In an alternative embodiment, before matching the plurality of description tags with a preset time rule template, the method further includes: screening the description labels according to a preset screening rule to obtain a plurality of screened description labels, wherein the preset screening rule at least comprises: the tag length rule and the character number rule are continuously described.
In a second aspect, an embodiment of the present invention provides a time data extraction apparatus, including: the first acquisition module is used for acquiring a text to be processed; the first decomposition module is used for decomposing the text to be processed to obtain a plurality of description tags, wherein the description tags are used for representing at least one of the following: the character types of the continuous similar characters in the text to be processed, the character quantity of the continuous similar characters and the character codes of the continuous similar characters; the first determining module is used for matching the plurality of description tags with a preset time rule template and determining a target description tag containing time data from the plurality of description tags based on a matching result, wherein the preset time rule template comprises a plurality of time tag sequence templates; and the second determining module is used for determining time data in the text to be processed according to the target description tag.
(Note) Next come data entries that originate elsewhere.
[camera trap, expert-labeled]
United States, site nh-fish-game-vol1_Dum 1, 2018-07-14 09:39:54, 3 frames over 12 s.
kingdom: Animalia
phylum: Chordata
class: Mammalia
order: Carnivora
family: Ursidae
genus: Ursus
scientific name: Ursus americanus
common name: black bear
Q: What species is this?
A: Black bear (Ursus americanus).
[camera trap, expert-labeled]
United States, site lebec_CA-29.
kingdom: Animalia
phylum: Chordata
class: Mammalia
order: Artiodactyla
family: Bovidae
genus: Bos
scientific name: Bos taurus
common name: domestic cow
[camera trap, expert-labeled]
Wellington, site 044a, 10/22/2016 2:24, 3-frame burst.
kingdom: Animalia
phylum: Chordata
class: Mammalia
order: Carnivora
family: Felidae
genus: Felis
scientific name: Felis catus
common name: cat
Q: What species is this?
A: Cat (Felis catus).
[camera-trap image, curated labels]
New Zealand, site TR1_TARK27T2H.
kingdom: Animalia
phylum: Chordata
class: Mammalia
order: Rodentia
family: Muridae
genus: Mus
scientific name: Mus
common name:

In an alternative embodiment, the first decomposition module includes: the recognition unit is used for recognizing the text to be processed character by character and determining the character type of each character in the text to be processed; and the determining unit is used for sequentially determining a plurality of description tags of the text to be processed based on the character type of each character.
In a third aspect, an embodiment of the present invention provides an electronic device, including a memory, and a processor, where the memory stores a computer program executable on the processor, and where the processor implements the steps of the method in any of the foregoing embodiments when the processor executes the computer program.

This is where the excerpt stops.